Collected data
+ + + + +

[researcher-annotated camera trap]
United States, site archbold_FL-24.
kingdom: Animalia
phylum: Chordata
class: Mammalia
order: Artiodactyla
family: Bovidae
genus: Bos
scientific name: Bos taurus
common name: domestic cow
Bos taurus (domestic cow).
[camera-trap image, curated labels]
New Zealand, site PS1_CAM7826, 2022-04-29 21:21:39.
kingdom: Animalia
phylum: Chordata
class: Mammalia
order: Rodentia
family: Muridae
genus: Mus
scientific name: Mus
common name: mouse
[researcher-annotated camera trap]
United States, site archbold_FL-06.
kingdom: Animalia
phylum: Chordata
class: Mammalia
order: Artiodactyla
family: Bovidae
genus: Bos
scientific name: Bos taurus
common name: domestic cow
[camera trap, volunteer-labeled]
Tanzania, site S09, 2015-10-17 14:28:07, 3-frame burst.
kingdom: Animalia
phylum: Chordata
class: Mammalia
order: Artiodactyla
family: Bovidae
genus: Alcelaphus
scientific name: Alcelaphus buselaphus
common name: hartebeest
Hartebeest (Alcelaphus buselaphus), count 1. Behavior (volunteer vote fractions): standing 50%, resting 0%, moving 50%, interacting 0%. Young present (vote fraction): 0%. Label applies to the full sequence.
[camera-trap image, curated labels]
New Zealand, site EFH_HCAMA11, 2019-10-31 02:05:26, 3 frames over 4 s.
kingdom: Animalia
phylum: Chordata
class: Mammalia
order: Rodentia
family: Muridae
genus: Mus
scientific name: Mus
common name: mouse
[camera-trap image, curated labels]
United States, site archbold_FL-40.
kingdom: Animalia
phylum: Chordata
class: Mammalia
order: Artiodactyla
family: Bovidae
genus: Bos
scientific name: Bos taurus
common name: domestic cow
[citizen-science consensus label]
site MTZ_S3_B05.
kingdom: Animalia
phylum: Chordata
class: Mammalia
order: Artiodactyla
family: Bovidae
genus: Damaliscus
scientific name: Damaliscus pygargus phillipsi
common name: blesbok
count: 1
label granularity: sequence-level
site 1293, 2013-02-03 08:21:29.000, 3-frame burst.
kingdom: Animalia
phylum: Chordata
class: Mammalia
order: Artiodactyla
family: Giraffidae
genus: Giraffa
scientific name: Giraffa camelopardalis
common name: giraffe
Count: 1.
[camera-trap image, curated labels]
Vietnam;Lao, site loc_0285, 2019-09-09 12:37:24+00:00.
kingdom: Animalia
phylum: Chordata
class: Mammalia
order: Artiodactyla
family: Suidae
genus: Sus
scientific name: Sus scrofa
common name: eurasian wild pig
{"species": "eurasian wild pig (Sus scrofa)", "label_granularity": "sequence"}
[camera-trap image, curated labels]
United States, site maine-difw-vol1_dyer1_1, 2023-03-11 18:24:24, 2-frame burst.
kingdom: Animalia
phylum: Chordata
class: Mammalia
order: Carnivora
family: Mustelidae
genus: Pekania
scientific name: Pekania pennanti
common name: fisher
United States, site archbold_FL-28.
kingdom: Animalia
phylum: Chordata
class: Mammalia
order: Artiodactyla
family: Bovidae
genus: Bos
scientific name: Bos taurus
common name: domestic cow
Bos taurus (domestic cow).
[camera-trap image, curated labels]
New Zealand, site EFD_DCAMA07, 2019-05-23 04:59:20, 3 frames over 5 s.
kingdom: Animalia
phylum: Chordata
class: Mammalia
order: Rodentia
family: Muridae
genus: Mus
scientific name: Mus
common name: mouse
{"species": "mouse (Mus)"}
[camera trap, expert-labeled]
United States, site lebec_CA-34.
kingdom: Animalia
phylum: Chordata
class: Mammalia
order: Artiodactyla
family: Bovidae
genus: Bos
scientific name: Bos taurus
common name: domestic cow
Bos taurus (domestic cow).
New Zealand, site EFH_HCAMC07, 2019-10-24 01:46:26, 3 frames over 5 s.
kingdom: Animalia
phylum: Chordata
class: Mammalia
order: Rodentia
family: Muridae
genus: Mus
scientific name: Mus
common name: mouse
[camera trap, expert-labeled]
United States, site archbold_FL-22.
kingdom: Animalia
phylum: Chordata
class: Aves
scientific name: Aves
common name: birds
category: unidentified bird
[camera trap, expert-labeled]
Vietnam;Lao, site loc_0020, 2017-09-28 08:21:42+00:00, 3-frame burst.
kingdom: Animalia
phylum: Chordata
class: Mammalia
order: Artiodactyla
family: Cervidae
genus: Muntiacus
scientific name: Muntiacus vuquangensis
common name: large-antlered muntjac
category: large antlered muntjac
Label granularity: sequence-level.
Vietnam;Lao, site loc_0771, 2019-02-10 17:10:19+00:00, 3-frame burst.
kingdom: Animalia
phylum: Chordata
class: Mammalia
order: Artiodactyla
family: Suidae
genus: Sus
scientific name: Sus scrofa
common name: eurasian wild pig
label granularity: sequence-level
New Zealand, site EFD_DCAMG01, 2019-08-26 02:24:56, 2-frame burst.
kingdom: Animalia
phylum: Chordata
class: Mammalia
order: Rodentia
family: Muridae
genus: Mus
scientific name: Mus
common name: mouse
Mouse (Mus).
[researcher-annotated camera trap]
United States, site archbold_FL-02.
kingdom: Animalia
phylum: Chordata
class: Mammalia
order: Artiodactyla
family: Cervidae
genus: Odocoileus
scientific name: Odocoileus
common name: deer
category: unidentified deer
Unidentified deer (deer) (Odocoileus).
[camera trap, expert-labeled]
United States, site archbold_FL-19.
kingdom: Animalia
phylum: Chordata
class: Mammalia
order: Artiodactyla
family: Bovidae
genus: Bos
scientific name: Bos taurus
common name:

+ + + + +

State the number of lines in the data above containing the string "species" and nothing more.

2